Deciding which objects to cache in the first place (cache filtering) is another interesting problem. It turns out around three quarters of objects are only ever accessed once, so caching them introduces extra disk IO load on servers and takes up storage space while not providing any subsequent benefit. Akamai uses bloom filters to keep track of which objects have previously been requested, and only caches objects on the second request. This about doubles hit rates (because there's more free storage for popular content) and halves disk IO load in practice (which also speeds up reads for previously cached content). Aside: The authors show a cdf of how many objects are requested less than a given number of times, but I wonder what the difference in probability of subsequent requests occurring is between the first and second request.

Overlay routing, that is routing within the CDN between content origins and edge nodes serving clients, is modelled as a multi-commodity flow problem. That is, the content objects are commodities that have to be transported from upstream origins to edge servers. Interestingly, the problem is solved differently for different content types: Dynamic websites are more sensitive to latency, so the algorithms search for shortest paths. Live video, on the other hand, is more sensitive to throughput, so capacity constraints become more important and there are benefits to having multiple routes in parallel to recover lost packets. An interesting detail is that this leads to a mixed integer program, which is hard to solve, but can be "relaxed" to a linear program, which then gets rounded to the nearest integer solution. This may not be optimal, but often gets close at substantially lower computational cost.

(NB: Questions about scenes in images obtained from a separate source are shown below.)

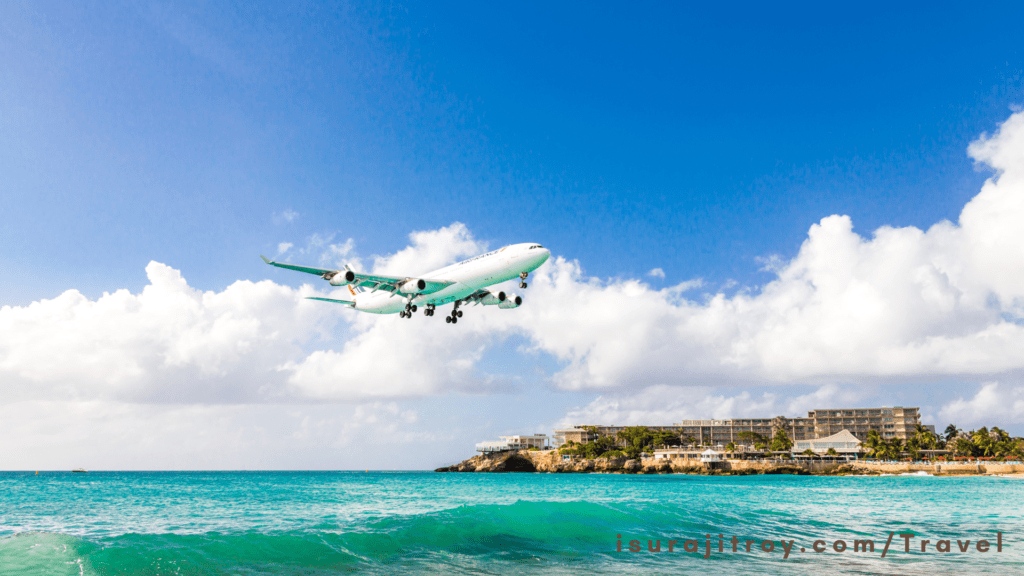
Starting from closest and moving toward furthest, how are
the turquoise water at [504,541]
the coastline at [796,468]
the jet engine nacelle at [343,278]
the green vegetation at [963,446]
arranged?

The final problem considered is leader election, i.e. how to pick a master node among a cluster from which to replicate state to other nodes. Some constraints are common among use cases, e.g. the assumption that no server acts maliciously (byzantine), and that only servers of good health may be elected as new leaders. Others differ, e.g. in some contexts it is desirable to end up with at least one new leader, in others, it can be at most one. Akamai has its own library of protocols for these cases. For cases where strict consensus is required, such as replicating user session data, established but more complex algorithms such as Paxos are used.

All in all, the paper gives a nice high-level overview of where algorithms theory and practical considerations meet and how a CDN functions. Algorithms and especially their extensions are usually not covered in full, but for most there are references mentioned which provide more details.